AI summary
Investasi di sektor teknologi iklim menunjukkan tren pertumbuhan meskipun ada tantangan ekonomi. Eropa dan Amerika Serikat bersaing dalam investasi teknologi bersih, dengan kebijakan yang mendukung inovasi. Teknologi seperti CCUS dan energi terbarukan menjadi fokus utama dalam mengurangi emisi karbon. Investasi dalam teknologi iklim menunjukkan pertumbuhan yang menjanjikan meskipun ada tantangan politik dan tekanan ekonomi. Meskipun investasi di sektor ini turun 40% pada tahun 2023, angka ini lebih baik dibandingkan dengan penurunan rata-rata 50% di semua sektor. Pada tahun 2024, investasi kembali meningkat, menunjukkan pengakuan yang semakin besar terhadap teknologi iklim sebagai sektor penting untuk keberlanjutan lingkungan dan ekonomi. Eropa menjadi pemimpin dalam investasi teknologi iklim, tetapi Amerika Serikat mengambil alih sebagai pasar pembiayaan teratas pada tahun 2024, berkat kebijakan seperti Inflation Reduction Act yang mendukung inisiatif energi bersih.Tren investasi juga menunjukkan pergeseran fokus ke teknologi baru seperti penangkapan dan penyimpanan karbon (CCUS) dan startup terkait energi yang kini mendapatkan lebih banyak perhatian. Meskipun ada ketidakpastian politik, banyak perusahaan dan investor tetap optimis karena transisi energi global semakin didorong oleh kekuatan pasar dan komitmen perusahaan terhadap keberlanjutan. Dengan investasi global dalam energi bersih mendekati $2 triliun per tahun, masa depan sektor teknologi iklim terlihat cerah, didorong oleh inovasi dan kolaborasi untuk mencapai solusi energi yang berkelanjutan.
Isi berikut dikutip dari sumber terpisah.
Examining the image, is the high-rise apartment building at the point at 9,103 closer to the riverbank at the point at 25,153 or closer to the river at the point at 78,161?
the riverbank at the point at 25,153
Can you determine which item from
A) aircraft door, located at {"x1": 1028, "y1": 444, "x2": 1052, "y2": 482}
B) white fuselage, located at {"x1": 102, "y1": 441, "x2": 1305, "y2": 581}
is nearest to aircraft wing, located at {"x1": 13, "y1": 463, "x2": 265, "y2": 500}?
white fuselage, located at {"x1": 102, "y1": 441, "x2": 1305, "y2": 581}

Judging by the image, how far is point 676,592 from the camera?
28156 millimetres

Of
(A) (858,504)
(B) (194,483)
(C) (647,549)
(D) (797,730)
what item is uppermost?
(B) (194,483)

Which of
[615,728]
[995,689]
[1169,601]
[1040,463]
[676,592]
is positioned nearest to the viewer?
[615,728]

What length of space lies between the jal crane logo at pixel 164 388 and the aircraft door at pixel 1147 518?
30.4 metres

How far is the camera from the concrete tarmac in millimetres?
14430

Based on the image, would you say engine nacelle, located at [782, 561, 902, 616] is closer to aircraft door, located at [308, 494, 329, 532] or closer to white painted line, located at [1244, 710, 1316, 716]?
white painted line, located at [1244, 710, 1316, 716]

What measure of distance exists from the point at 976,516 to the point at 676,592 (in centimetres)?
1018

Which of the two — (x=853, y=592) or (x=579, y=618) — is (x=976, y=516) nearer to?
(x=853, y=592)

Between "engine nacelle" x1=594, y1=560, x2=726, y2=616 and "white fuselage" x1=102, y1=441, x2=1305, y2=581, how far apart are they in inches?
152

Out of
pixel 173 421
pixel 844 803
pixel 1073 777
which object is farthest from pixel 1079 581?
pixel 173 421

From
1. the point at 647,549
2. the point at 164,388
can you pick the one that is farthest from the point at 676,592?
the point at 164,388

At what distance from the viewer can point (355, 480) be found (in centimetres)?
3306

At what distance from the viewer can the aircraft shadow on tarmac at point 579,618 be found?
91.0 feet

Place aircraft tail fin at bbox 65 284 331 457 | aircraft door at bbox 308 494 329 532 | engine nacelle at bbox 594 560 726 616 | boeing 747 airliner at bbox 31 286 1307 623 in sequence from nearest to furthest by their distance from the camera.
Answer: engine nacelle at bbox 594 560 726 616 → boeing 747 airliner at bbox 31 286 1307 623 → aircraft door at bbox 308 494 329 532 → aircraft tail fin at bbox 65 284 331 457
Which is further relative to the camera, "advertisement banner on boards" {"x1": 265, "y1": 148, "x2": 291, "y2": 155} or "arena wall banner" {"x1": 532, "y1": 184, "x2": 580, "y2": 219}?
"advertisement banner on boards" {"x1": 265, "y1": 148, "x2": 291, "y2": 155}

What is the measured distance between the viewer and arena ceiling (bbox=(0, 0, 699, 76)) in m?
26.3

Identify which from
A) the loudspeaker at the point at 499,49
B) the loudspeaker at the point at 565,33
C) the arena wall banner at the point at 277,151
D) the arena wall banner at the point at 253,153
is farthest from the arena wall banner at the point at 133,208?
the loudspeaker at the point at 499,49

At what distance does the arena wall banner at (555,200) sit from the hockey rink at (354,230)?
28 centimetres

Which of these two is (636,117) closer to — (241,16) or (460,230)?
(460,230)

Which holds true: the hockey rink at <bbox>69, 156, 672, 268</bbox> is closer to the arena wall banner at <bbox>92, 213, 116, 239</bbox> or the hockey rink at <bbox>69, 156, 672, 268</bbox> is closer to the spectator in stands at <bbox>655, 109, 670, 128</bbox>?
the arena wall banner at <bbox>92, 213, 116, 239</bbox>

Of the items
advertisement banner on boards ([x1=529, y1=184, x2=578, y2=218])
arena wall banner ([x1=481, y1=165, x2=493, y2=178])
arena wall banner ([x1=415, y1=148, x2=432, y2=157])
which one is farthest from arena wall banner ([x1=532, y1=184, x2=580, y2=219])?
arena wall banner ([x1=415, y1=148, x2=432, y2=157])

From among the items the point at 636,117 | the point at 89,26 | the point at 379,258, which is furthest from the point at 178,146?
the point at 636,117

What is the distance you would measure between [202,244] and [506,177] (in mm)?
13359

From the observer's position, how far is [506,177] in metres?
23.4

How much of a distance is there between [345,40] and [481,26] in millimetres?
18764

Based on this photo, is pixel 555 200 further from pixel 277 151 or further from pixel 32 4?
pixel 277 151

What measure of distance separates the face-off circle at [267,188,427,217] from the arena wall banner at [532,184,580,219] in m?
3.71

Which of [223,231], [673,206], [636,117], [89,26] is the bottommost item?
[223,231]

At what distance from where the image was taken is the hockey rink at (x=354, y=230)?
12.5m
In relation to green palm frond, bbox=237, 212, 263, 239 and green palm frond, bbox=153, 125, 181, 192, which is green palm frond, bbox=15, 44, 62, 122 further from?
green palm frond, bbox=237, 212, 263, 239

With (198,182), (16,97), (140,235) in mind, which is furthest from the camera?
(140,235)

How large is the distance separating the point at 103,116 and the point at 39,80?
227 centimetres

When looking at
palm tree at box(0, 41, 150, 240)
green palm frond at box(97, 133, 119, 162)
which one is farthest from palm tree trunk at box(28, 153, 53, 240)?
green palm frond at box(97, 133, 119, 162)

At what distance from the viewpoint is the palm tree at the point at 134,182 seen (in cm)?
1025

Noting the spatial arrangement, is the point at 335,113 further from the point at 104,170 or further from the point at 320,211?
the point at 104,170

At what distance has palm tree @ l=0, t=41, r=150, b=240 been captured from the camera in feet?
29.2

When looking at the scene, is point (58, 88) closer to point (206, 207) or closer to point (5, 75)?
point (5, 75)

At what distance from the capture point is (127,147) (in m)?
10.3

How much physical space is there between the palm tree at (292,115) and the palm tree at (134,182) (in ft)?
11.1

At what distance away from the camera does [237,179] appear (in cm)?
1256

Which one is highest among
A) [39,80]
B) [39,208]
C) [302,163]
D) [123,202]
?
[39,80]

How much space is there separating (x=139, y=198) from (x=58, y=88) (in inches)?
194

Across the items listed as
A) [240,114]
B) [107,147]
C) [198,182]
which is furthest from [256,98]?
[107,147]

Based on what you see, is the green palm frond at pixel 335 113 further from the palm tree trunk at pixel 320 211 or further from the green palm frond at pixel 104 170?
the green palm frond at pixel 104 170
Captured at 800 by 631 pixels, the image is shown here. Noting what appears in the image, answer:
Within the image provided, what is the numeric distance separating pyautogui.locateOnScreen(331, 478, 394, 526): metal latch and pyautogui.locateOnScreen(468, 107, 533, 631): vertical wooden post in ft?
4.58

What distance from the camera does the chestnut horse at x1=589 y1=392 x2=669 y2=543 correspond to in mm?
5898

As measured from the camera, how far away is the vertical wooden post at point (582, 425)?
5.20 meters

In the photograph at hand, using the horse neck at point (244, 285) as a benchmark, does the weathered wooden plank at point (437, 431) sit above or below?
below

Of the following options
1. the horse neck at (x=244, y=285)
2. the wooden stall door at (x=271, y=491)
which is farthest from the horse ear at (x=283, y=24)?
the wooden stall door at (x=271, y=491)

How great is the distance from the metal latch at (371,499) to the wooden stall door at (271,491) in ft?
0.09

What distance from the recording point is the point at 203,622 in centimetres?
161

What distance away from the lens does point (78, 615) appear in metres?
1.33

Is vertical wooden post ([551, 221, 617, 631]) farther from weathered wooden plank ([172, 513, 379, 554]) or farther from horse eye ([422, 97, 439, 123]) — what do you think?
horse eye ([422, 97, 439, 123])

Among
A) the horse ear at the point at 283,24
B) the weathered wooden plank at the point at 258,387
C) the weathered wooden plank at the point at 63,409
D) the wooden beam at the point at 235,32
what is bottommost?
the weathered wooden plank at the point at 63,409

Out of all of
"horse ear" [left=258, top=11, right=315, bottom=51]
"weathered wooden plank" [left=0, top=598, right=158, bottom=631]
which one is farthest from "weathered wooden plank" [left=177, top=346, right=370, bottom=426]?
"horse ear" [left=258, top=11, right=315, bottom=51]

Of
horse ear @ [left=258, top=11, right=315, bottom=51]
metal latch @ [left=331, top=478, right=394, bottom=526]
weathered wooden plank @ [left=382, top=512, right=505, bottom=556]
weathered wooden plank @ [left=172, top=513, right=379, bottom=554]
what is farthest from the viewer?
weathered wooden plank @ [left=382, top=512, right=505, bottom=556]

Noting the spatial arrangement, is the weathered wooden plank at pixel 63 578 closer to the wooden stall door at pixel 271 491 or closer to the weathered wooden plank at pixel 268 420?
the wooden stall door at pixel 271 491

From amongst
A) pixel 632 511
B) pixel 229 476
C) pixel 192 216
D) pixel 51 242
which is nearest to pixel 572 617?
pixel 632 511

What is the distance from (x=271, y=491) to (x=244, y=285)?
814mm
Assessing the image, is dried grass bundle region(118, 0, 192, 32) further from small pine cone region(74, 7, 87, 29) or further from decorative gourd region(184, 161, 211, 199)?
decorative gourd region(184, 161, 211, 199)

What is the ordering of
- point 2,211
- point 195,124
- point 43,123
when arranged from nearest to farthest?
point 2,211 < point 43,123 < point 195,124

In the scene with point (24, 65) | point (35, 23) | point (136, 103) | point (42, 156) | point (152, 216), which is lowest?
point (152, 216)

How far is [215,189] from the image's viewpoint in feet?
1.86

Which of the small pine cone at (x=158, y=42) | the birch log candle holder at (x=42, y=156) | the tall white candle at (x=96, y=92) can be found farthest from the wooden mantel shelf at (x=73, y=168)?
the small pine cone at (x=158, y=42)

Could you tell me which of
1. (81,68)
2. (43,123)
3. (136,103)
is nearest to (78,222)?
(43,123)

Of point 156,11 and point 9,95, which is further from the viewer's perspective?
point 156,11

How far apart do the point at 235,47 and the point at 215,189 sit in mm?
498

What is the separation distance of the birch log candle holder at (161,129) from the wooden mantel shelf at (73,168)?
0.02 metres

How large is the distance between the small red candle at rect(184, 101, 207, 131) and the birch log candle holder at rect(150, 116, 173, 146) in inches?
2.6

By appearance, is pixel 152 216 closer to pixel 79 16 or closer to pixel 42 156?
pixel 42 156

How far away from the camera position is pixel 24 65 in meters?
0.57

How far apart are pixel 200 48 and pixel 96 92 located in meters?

Pergeseran investasi dari inovasi ke penerapan skala besar menunjukkan kematangan sektor climate tech yang sangat positif untuk percepatan dekarbonisasi global. Meskipun ada ketidakpastian politik, faktor pasar dan kemajuan teknologi akan tetap menjadi motor penggerak utama bagi pertumbuhan sektor ini.